> Письменные задания
1/ Определите, согласуются ли с отрывком о стихах Мандельштама утверждения: (а) Кацис нашел сведения о псалме в Библии; (б) автору отрывка не вполне понятно, что значит «целостность еврейского сознания»; (в) в стихотворении даром служит бинокль. На каждое ответьте «да» или «нет» и дословно приведите решающие слова отрывка.
2/ Продолжите отрывок о стихах Мандельштама, начав сразу после его последней фразы.

> Отрывок
---

То, что я сейчас говорю, говорю не я,

А вырыто из земли, подобно зернам окаменелой пшеницы.

…Разнообразные медные, золотые и бронзовые лепешки

С одинаковой почестью лежат в земле,

Век, пробуя их перегрызть, оттиснул на них свои зубы[47].

Время срезает меня, как монету,

И мне уж не хватает меня самого...[48]

 

8.  "Еврейская тема" – ключ к стихотворению?

       Еще дальше по направлению "еврейская тема – ключевая" уходит Леонид Кацис, провозгласивший своей целью "продемонстрировать целостность еврейского сознания Мандельштама"[49]. Что такое "целостность еврейского сознания" мне не совсем ясно, но у Кациса это означает, что все мотивы творчества поэта, так или иначе, сводятся к каким-то еврейским сюжетам. И хотя в его книге "Иосиф Мандельштам: мускус иудейства" также много интересных находок и сопоставлений, но, оказавшись в плену заявленной задачи, он выдвигает трактовки зачастую просто улётные. Так, например, "бинокль прекрасный Цейса", дар царя Давида-псалмопевца Зевесу-прозорливцу, превращается у Кациса в сугубо еврейский междусобойчик товарообмена: пророк Самуил (раз пророк, значит прозорливец) дарит царю Давиду-псалмопевцу помазание на царство (в одном из черновиков есть вариант "псалмопевцу дар от прозорливца"), а в обратную сторону, от псалмопевца прозорливцу, как в основном варианте, царь Давид делает подарок всему сонму вождей иудейских: Моисею, Аарону и Самуилу. Что же он дарит, спросите? А сам псалом за номером 98, т. ск. поэтический дар, где эти вожди евреев упоминаются, о чем Кацис вычитал по собственному признанию даже не в Библии, а в Еврейской энциклопедии Брокгауза и Ефрона (перепутав номер псалма, но это мелочи). Упоминание – важный дар (как говорил один мой приятель-поэт: упоминание приводит к переизданию), но куда же делся, Господи помилуй, Зевес, коему предназначен дар Давида-псалмопевца, а также бинокль, ведь в стихотворении именно он является даром! Разбирая разные строки и цитируя при этом немало библейских источников, Кацис не только не пытается "вернуться" к стихотворению, чтобы раскрыть его смысл с помощью своих изысканий, но и не старается свести эти изыскания к какой-то непротиворечивой схеме. Так ему «сейчас уже ясно, что "судьбы развязка" напрямую связана с мессианским исходом судьбы человечества». Но в другом месте он, опираясь на «храмовников базальта»[50], утверждает, что «именно восстановление Храма и есть "судьбы развязка"». Кацис, возможно, и считает, что восстановление Храма есть мессианский исход судьбы человечества, но не уверен, что человечество, и даже многие евреи, с ним согласятся. Вряд ли бы согласился и Мандельштам, тем более, что он начинает эту фразу с "Я", и говорит о собственной судьбе.

---

> Предоставленные записи

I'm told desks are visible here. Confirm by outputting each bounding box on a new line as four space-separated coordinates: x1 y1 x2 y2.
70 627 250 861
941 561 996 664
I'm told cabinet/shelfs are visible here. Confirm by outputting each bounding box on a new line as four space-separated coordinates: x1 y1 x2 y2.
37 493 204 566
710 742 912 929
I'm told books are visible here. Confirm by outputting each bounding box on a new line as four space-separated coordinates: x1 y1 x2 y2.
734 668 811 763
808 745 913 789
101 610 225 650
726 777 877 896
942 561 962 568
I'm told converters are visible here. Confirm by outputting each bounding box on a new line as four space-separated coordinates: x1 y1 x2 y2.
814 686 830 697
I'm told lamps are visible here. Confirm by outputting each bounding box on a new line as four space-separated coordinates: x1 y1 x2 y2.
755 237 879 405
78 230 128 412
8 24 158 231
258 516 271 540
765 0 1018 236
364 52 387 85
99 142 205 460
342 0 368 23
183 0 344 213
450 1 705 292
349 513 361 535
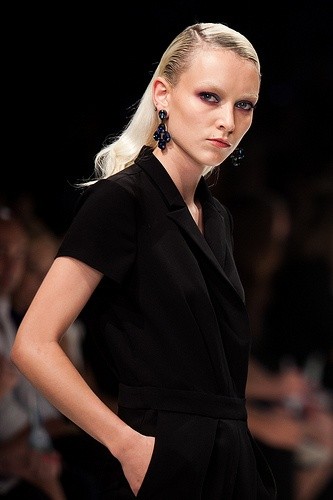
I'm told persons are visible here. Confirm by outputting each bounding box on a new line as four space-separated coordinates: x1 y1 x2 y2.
8 23 268 500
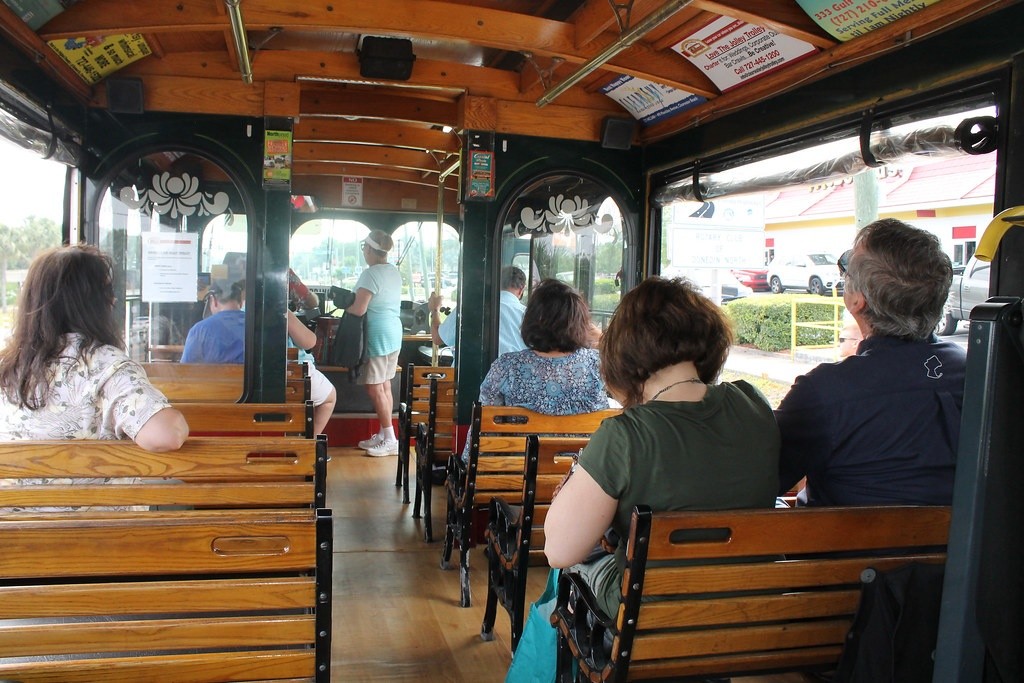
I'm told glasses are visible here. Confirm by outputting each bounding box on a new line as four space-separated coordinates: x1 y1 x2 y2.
838 249 853 281
361 244 367 252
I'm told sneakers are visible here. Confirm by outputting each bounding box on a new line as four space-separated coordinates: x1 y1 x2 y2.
357 434 383 449
366 441 398 456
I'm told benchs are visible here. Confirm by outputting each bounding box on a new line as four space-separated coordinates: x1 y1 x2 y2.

---

> Ответы по порядку
1/
(а) Нет: «о чем Кацис вычитал по собственному признанию даже не в Библии, а в Еврейской энциклопедии Брокгауза и Ефрона».
(б) Да: «Что такое "целостность еврейского сознания" мне не совсем ясно».
(в) Да: «а также бинокль, ведь в стихотворении именно он является даром!»

2/
      Впрочем, "линию Моисея" Кацис, ненароком задел уместно: восхождение-вознесение героя стихотворения на вершину горы, дабы узреть Землю Обетованную, повторяет восшествие Моисея на гору Нево в Заиорданье, с которой Господь показал ему перед смертью землю, обещанную народу Израиля, но куда самому Моисею путь был заказан…[51]

 

 9. Трактовка Надежды Мандельштам

       Приемлемую, на мой взгляд, общую концепцию стихотворения выдвинула в своей "Второй книге" Надежда Яковлевна Мандельштам, посвятив "Канцоне" целую главу "Начальник евреев". Используя ее собственное выражение, назову эту концепцию "возвращением блудного сына".

      Признаюсь, что не до конца доверяю трактовкам Надежды Мандельштам: их безапелляционность основана на монопольном владении "внутренней информацией". Конечно, Мандельштам делился с женой своими идеями и замыслами, и многие ее свидетельства бесценны именно как трансляция тех или иных мыслей поэта, но как самостоятельный аналитик она не всегда удачно решает проблемы текста, и к тому же частенько грешит априорной идеологической схемой. Вот и в данном случае, хотя "общее направление" мне видится верным, но оно обставлено деталями, никак не подкрепляющими эту трактовку. Возьмем, например, ее интересное и смелое предположение:

 

В "Канцоне" Мандельштам назвал страну, куда он рвался. Он ждал встречи с "начальником евреев". Следовательно, умозрительное путешествие совершается в обетованную страну (подчеркнуто мной).

Однако Надежда Яковлевна почему-то пытается обосновать это утверждение через трактовку малинового цвета той самой ласки "начальника евреев", связав этот цвет с картиной Рембрандта "Возвращение блудного сына", с ее, как она пишет, "красным, теплым колоритом". Он якобы "прочно вошел в сознание Мандельштама", и именно в этом контексте

Доброта всепрощающего отца и сила раскаяния блудного сына воплотились в его памяти в красное сияние, которое исходит от отца как благодать.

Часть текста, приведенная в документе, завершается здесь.